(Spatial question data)
━━━

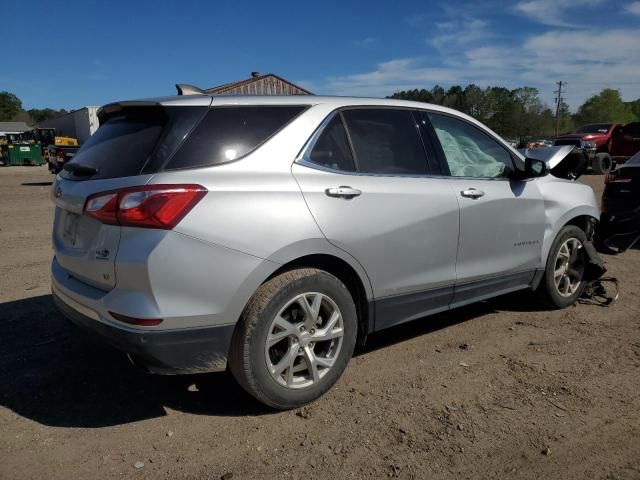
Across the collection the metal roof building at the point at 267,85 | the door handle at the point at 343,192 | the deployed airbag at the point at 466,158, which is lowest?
the door handle at the point at 343,192

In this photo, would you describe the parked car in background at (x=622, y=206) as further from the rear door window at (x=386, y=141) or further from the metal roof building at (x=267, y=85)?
the metal roof building at (x=267, y=85)

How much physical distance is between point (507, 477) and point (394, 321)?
128 cm

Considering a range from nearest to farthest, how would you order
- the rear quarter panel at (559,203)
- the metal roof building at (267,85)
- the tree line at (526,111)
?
the rear quarter panel at (559,203) < the metal roof building at (267,85) < the tree line at (526,111)

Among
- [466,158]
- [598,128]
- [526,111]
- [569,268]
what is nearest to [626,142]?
[598,128]

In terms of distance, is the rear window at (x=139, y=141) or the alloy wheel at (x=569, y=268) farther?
the alloy wheel at (x=569, y=268)

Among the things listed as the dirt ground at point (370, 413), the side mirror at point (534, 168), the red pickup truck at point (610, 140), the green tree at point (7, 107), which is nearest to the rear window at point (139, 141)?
the dirt ground at point (370, 413)

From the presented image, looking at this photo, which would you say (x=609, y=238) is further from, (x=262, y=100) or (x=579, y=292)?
(x=262, y=100)

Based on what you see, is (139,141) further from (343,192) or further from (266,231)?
(343,192)

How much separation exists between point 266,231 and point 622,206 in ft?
19.8

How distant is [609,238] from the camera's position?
21.2 feet

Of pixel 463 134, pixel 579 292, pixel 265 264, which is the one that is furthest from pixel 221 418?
pixel 579 292

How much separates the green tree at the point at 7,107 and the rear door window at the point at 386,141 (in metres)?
153

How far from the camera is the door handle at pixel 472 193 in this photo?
3.87 m

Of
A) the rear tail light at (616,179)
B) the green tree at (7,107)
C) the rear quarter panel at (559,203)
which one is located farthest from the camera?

━━━

■ **Work to do**: Write out the stretch of the data from the line containing "How much separation" through the end of the data, copying every line character for character.

■ **Solution for this exercise**:
How much separation exists between point 266,231 and point 622,206 in ft?
19.8

How distant is [609,238] from the camera's position?
21.2 feet

Of pixel 463 134, pixel 579 292, pixel 265 264, which is the one that is furthest from pixel 221 418?
pixel 579 292

How much separates the green tree at the point at 7,107 and the rear door window at the point at 386,141 (in metres)?
153

How far from the camera is the door handle at pixel 472 193 in this photo?
3.87 m

Of
A) the rear tail light at (616,179)
B) the green tree at (7,107)
C) the rear quarter panel at (559,203)
which one is located farthest from the camera?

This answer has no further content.